Pour ces élèves de terminale, ces tests et ces séances de coaching en ligne sont avant tout une occasion – jugée plutôt agréable – de se pencher sur leur avenir. / Bryan Hainer/Blend Images/Photononstop

Quinze à trente minutes de questions. La définition d’un profil de personnalité. Des suggestions de formations et de métiers. Gratuits ou payants, les tests ou applications d’orientation en ligne à destination des lycéens en quête de projet professionnel et d’études supérieures ne manquent pas.

Pour Le Monde, Alexia, Victoria, Dylan et Thomas, élèves de terminale dans un lycée du centre-ville de Strasbourg, et Garance, lycéenne à Colombes (Hauts-de-Seine), ont testé ces outils. De la plate-forme Inspire, à la version gratuite de Hello Charly, en passant par la version payante de la Super Boussole de Digischool, à 9,99 euros, ou encore le pack découverte de Futurness by L’Etudiant, à 149 euros, incluant un entretien d’une heure avec un coach, les lycéens en ont expérimenté au moins deux chacun.

+---+

■ Exercice écrit A ■
Présentez sous forme de liste numérotée, sans les lignes vides, tout ce qui va de la ligne contenant « Which of the » jusqu'à la fin des enregistrements ci-dessous. Laissez les images de côté dans votre réponse.

+---+

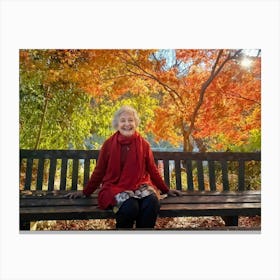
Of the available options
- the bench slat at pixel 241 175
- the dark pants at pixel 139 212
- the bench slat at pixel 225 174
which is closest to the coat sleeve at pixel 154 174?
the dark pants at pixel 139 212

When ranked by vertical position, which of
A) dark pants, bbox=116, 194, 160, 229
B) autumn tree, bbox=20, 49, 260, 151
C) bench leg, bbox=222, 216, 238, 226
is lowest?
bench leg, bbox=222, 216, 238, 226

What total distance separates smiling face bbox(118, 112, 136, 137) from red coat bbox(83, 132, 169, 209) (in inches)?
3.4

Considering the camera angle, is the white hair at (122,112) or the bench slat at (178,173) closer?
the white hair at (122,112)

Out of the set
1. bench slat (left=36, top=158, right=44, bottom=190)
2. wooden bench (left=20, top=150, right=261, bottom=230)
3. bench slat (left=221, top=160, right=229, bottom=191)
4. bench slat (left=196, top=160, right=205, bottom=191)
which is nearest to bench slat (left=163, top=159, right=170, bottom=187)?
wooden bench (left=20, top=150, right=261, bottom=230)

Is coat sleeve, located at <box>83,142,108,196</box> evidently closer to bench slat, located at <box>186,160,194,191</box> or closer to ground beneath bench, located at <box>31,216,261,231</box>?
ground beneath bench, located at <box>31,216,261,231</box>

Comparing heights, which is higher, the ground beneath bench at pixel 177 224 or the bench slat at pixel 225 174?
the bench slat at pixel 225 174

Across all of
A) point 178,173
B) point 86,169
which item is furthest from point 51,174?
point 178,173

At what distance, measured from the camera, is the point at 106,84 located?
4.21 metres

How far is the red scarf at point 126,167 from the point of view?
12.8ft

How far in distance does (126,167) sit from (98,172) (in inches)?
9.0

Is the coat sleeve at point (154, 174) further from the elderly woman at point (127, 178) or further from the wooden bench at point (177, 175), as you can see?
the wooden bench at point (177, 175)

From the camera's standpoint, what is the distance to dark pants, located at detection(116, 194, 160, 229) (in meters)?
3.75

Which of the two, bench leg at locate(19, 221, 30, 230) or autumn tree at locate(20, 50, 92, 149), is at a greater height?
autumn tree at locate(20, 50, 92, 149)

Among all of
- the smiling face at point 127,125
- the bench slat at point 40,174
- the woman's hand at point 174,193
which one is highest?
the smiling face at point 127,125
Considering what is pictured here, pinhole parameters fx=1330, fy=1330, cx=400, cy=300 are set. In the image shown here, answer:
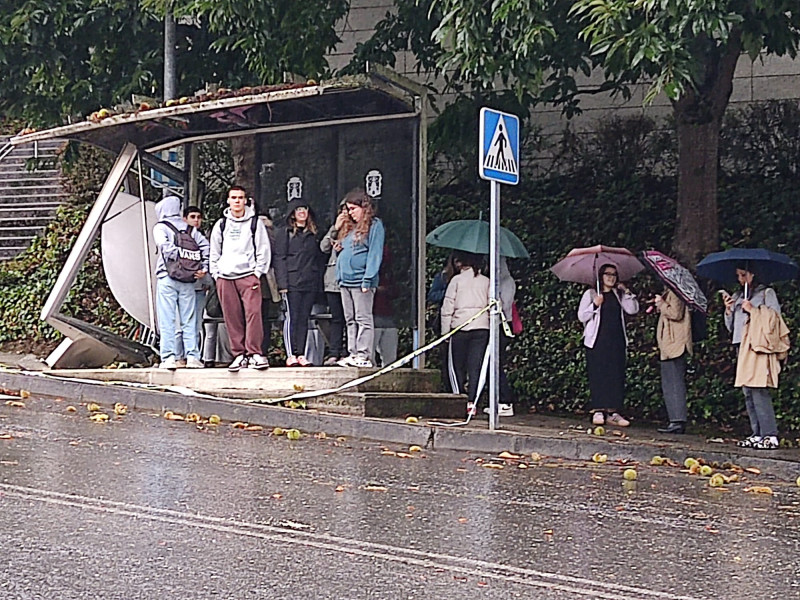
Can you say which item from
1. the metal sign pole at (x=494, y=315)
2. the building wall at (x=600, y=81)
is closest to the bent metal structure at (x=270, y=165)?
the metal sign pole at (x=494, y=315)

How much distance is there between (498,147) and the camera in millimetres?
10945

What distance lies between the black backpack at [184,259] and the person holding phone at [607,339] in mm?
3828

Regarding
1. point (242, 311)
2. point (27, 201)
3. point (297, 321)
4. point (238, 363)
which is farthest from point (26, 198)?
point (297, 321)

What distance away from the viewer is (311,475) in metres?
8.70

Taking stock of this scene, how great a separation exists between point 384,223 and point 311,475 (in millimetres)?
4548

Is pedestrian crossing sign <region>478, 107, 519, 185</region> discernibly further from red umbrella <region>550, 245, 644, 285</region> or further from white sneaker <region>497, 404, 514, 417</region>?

+---+

■ Exercice écrit B ■
Recopiez mot pour mot l'article sur les tests d'orientation en ligne, depuis « Quinze à trente » jusqu'à « ne manquent pas. ».

■ Réponse attendue A ■
1. Which of the two, bench leg at locate(19, 221, 30, 230) or autumn tree at locate(20, 50, 92, 149), is at a greater height?
2. autumn tree at locate(20, 50, 92, 149)
3. Among all of
4. - the smiling face at point 127,125
5. - the bench slat at point 40,174
6. - the woman's hand at point 174,193
7. which one is highest?
8. the smiling face at point 127,125
9. Considering what is pictured here, pinhole parameters fx=1330, fy=1330, cx=400, cy=300 are set. In the image shown here, answer:
10. Can you say which item from
11. 1. the metal sign pole at (x=494, y=315)
12. 2. the building wall at (x=600, y=81)
13. is closest to the bent metal structure at (x=270, y=165)?
14. the metal sign pole at (x=494, y=315)
15. How much distance is there between (498,147) and the camera in millimetres?
16. 10945
17. What distance lies between the black backpack at [184,259] and the person holding phone at [607,339] in mm?
18. 3828
19. Regarding
20. 1. point (242, 311)
21. 2. point (27, 201)
22. 3. point (297, 321)
23. 4. point (238, 363)
24. which is farthest from point (26, 198)?
25. point (297, 321)
26. What distance away from the viewer is (311,475) in metres?
27. 8.70
28. Taking stock of this scene, how great a separation exists between point 384,223 and point 311,475 (in millimetres)?
29. 4548
30. Is pedestrian crossing sign <region>478, 107, 519, 185</region> discernibly further from red umbrella <region>550, 245, 644, 285</region> or further from white sneaker <region>497, 404, 514, 417</region>?

■ Réponse attendue B ■
Quinze à trente minutes de questions. La définition d’un profil de personnalité. Des suggestions de formations et de métiers. Gratuits ou payants, les tests ou applications d’orientation en ligne à destination des lycéens en quête de projet professionnel et d’études supérieures ne manquent pas.